This week, as the city council prepared to tell the State of Washington, officially, that it "preferred" the controversial Arboretum-splitting "Pacific Interchange" option for replacing the sinking SR-520 bridge, Mayor Greg Nickels was busy trying to talk it out of its decision. In a letter dated September 28, Nickels warned the council that the state "has not adequately analyzed the environmental impacts on Seattle's cherished Arboretum, the surrounding wetlands, neighborhoods, or the University of Washington." Moreover, Nickels warned, the state had not come up with "adequate" money to pay for the six-lane Pacific Interchange option—unlike, he claimed pointedly, the viaduct, whose finance plan "provides a reasonable framework for funding the core project." The harsh words were a coded warning against funding 520 ($3.3—$5.3 billion) to the exclusion of the viaduct ($3.6—$5.5 billion), a Nickels pet project whose own environmental impacts (capacity for 140,000 cars a day, minimal transit benefits, massive environmental disruption on the waterfront) the mayor finds it convenient to ignore.

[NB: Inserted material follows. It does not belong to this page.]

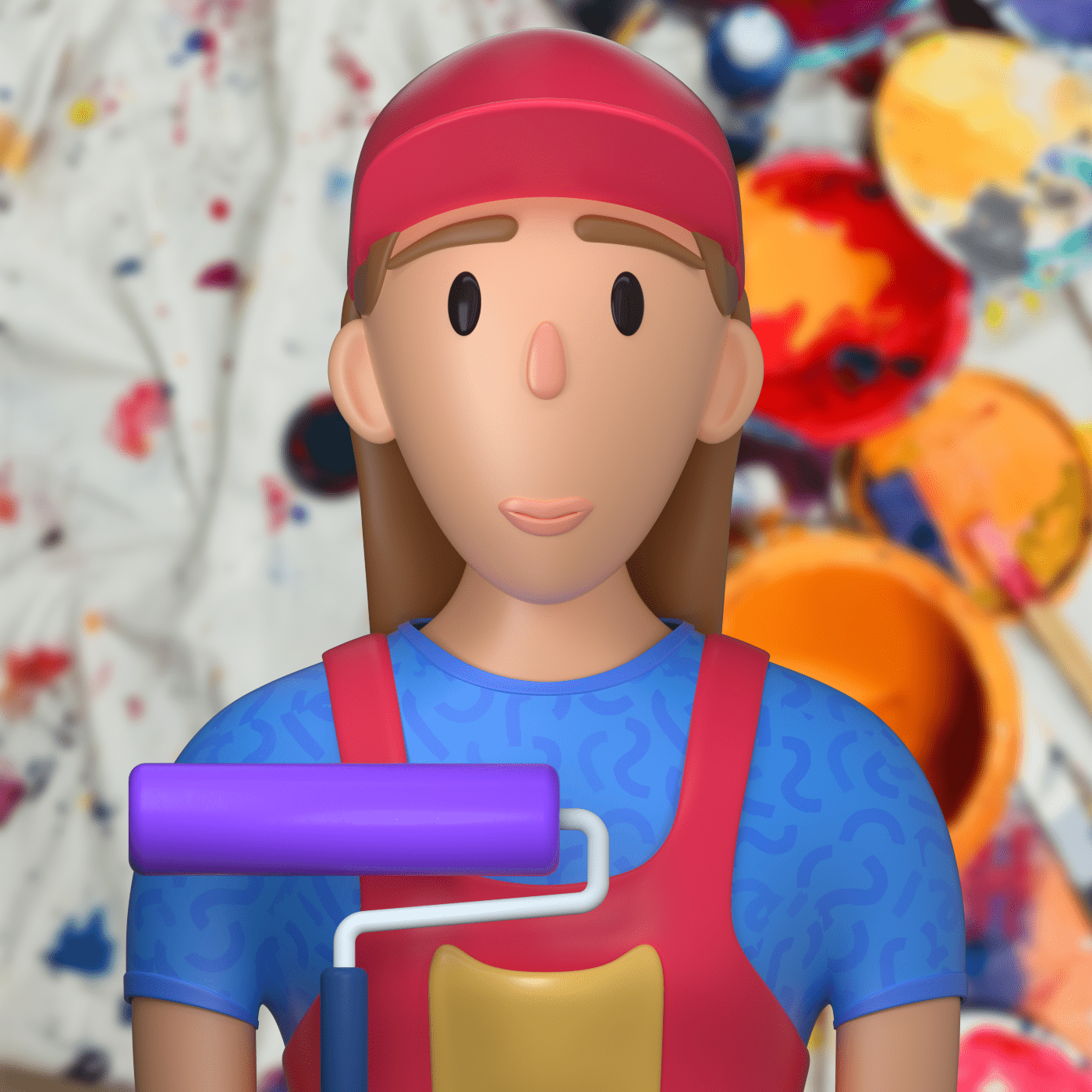 a painter character in 3d design style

Nickels also ignores the viaduct in his "Climate Action Plan," which focuses on transit (the responsibility of the county) and bicycling (a paltry 25 more miles of bike lanes) to the exclusion of far-more-effective solutions such as reducing the number of freeway miles in Seattle and charging a congestion tax for downtown drivers. Council Member Richard Conlin, in contrast, is promoting a "zero waste strategy" that would overhaul Seattle's waste-management system, promoting recycling of toxic materials, banning products like Styrofoam and plastic bags, and promoting full recycling of construction waste. Compared to standard-issue Carter-era advice like "drive the speed limit" and "turn off lights in empty rooms"—both included in the mayor's "climate action" strategy—Conlin's proposals sound not just more effective, but downright revolutionary.

A long-awaited overhaul of Nickels's proposed nightclub regulations seems unlikely to satisfy bar owners and clubgoers, who chafed at proposals that placed all the burden of regulating patron behavior on the clubs themselves, without providing a penny for increased police presence outside venues. According to Seattle Music and Nightlife Association lobbyist Tim Hatley, a draft of the new regulations retains many of the objectionable aspects of the original proposal, including a requirement that club owners police the area outside their property; a provision that makes clubs responsible for the behavior of patrons and "prospective" patrons; and a requirement that club owners maintain a phone line for complaints and return all calls within 24 hours, among other stipulations. Although advisory board members unanimously requested another meeting to discuss their extensive issues with the mayor's proposed legislation, the mayor refused, making club representatives "extremely frustrated," Hatley says. "If the city has a draft, why can't we sit down and work through it with them? There has not been a formal response [from the city] to any of our concerns." The mayor's office will probably release a new draft of the regulations on October 4, after The Stranger goes to press.

City Council Member Tom Rasmussen is exploring ways to protect renters whose apartments are converted into condos. Among the ideas Rasmussen may promote at the state level: banning excessive construction noise at condo-conversion sites during certain hours; increasing city relocation assistance for low-income renters; and capping the number of condo conversions, as San Francisco has done.